Everyone will tell you this; your parents, the local priest, all your teachers, and especially your friends.  In fact, you may have friends that will brag about how calm they are.  Remember, this is a front they’re putting on.  Its near impossible to stay perfectly calm before you sit the Leaving – it is kind of a big deal.  But don’t let it take over your life.  At the end of the day, it’s a long exam over a few weeks in June.  Think of it that way, and don’t put the ‘college pressure’ on while your sitting it.

2.  Do not, under any circumstances, organise a ‘study group’ with friends. 

Harsh but true.  Study groups during school hours are okay, and some schools encourage students to study in groups during free periods.  But a group with anymore than three people will end in a gossip session about who wore what, or how last weekends rugby game went.  It’s even less productive when its a group of close friends.  If you do set up a study group, pick two different topics to cover over 90 minutes and take short breaks.

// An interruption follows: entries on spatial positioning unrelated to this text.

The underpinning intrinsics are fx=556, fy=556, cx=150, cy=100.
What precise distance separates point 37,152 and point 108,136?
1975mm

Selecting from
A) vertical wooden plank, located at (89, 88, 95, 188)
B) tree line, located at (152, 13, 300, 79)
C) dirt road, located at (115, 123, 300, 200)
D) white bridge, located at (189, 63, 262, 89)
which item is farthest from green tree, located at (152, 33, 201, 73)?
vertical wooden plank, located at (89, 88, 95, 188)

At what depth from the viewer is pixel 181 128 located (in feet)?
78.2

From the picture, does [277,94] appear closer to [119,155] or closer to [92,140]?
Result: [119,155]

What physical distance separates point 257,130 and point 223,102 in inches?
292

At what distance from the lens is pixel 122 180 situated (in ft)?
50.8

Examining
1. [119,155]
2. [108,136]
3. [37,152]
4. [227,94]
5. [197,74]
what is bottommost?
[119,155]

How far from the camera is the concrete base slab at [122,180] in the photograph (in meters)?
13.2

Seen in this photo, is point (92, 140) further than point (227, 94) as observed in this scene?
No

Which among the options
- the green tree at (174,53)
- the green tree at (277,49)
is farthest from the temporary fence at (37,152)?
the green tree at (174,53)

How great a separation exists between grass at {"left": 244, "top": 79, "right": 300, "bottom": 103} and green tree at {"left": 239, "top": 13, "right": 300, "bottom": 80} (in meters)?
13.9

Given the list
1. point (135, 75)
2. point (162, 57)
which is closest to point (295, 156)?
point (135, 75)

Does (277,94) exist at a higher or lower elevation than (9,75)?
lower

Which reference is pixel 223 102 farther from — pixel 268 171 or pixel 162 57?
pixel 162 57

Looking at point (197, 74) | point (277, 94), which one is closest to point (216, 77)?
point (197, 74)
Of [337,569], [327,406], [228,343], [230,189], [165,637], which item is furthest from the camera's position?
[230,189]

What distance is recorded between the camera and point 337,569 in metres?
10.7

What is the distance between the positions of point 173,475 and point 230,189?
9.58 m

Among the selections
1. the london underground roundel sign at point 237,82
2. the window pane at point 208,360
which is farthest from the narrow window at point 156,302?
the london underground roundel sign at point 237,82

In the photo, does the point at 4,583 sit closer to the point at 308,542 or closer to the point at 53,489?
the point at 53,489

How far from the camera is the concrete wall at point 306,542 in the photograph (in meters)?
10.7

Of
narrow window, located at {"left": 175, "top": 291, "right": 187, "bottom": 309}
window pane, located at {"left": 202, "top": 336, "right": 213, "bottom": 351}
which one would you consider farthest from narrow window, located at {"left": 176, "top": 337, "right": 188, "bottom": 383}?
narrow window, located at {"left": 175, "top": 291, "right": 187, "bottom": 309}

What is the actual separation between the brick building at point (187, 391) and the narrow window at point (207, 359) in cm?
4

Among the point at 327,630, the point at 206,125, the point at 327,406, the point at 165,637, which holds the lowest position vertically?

3.  Limit your procrastination.

Procrastinating over study will be a problem in your academic life forevermore.  And if you can find a way to avoid it, please let the rest of the world know!  It’s pointless advising you not to procrastinate, so why not procrastinate in a productive manner?  If you want to go shopping for something, make a list of household or personal items you need, and time yourself to see how fast you can get around the shop or department store.  Maybe a good use of procrastination time would be to clean out your room or wash the family pet?  Again, limit your time.  Even organising subject notes is a good use of procrastination!

4.  Eat well.

Study fuel is key during Leaving Cert season.  Fresh fruits, cereal, flavoured milk and smoothies are all study favourites, and for the most part they can be healthy too.  The key to study fuel is twofold; it must be tasty and it should be healthy and energising.  Avoid heavy meals and foods that encourage bloating like bread or a greasy bag of chips until after an exam.  You don’t want to be sitting in the hall trying to write about Shakespeare and growing a food baby at the same time!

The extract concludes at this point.